Verdict: Not Guilty
Opinion Editorial by Tibor Machan -
Jul 2, 2007
2 ratings from readers
At last in the modern era, man can finally aim to live long and well. Yet an ancient source, religion, and a modern source, environmentalism, unite to undercut and denounce pursing personal happiness.
In my youth I got a substantial dose of guilt, mostly through the religion in which I was brought up.
No, I was not raised Jewish. But Jews are by no means the only ones who are inundated with feelings of guilt from the outset of their lives.
Nor is it only religions which have had a strong policy of making us all feel guilty for, well, nearly anything we might enjoy in life.
In the past, the religious doctrine of "original sin" was the main source of the idea of our fundamental corruption. Today, it tends to be the environmental movement which preaches this misanthropic doctrine.
Guilt mongering seems to know no national boundaries. Culture after culture denounces the human animal in large measure for our desire to enjoy our lives.
Somehow, paradoxically, it is all right to aim for bliss eternally, after death. But not for a few decades of it here on earth.
If it feels good, it must be something bad. That seems to be the basic point championed in so many circles, religious, secular, ethical, political, and psychological.
Well, actually, perhaps in clinical psychology happiness is still being affirmed as something proper to desire. Although even there the latest trend, judging by recent books, seems to be to denounce our aspirations to be happy.
Another paradox is that even though the bulk of the intellectual community has discarded the idea of free will, the idea of guilt hasn’t been discarded.
Yet, without free will, how can there be guilt? Dumb animals, as they used to be called, feel no guilt because they couldn’t have done better than they did, whereas people can choose badly. But they didn't have to, and that can leave the mark of guilt.
But even with free will, is it really the case that we choose so badly, so often? Is our so called materialism really such a terrible thing about us, or is it simply a very natural desire to fare well in life?

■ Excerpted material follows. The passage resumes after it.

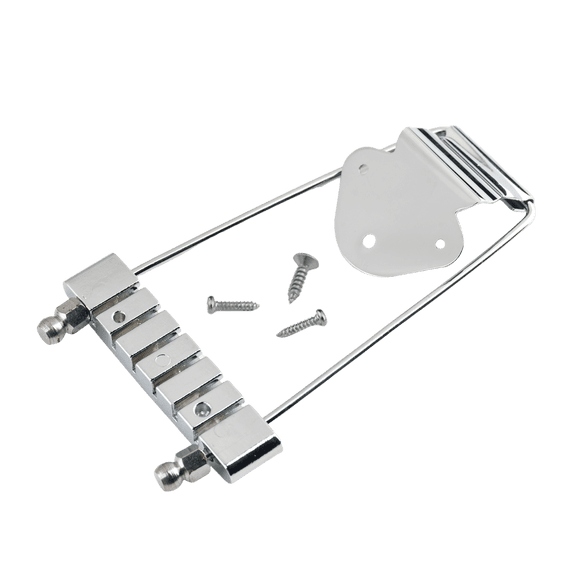 LOOKSEVEN 6 String Trapeze Tailpiece Bridge for Semi-Hollow Electric Guitar-chorme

(And notice, it isn’t really materialism to desire fine or even useful stuff. None of it is purely material but mostly imaginatively and usefully shaped matter.)
Maybe what I would like to place on record is an affirmation of enjoying life instead of promoting, endlessly and with such zeal, the feeling of guilt in our lives.
This self-flagellation has gone on long enough. It is time to call a halt to it and to cast aside all those who are its cheerleaders.
Why do those who preach our essential guilt get to hold the moral high ground? Why are they tolerated for the finger wagging, yet mostly arbitrary, accusers who they are?
The Al Gores and Jeremy Rifkins and Ralph Naders, with all their little helpers, just will not rest until we have all surrendered to them and gotten in line to renounce pleasure and joy, little and great, in human affairs.
Their erudition, the learning they have amassed seemingly so as to appear unanswerable in their guilt-mongering accusations, works only because most folks are hard at work making an effort to live instead of seeing a need to defend and affirm enjoying life.
But defend and affirm it we must or else the misanthropes will triumph yet again.
A very nice aspect of the modern world, something so many anti-happiness people despise about it, is that it can actually help people live a flourishing life on many fronts. Human beings are multifaceted. They have aesthetic, philosophic, economic, medical, culinary, familial, athletic, artistic, and many other dimensions to their lives.
At last, the modern era has ushered in the preconditions for creating and developing our own lives on all fronts — by creating individual rights, limited government, free markets, etc.
At last, we can actually aim to live long and well. And strive to have largely fulfilled lives.
But these aspirations must be defended. There are just too many people who are dead set on thwarting them, if only by attempting to make us feel guilty for having them in the first place.
Please find the will and the resources to resist their efforts.

Tibor Machan is the R. C. Hoiles Professor of Business Ethics & Free Enterprise at Chapman University's Argyros School of B&E and is a research fellow at the Pacific Research Institute (San Francisco, CA) and the Hoover Institution (Stanford University, CA).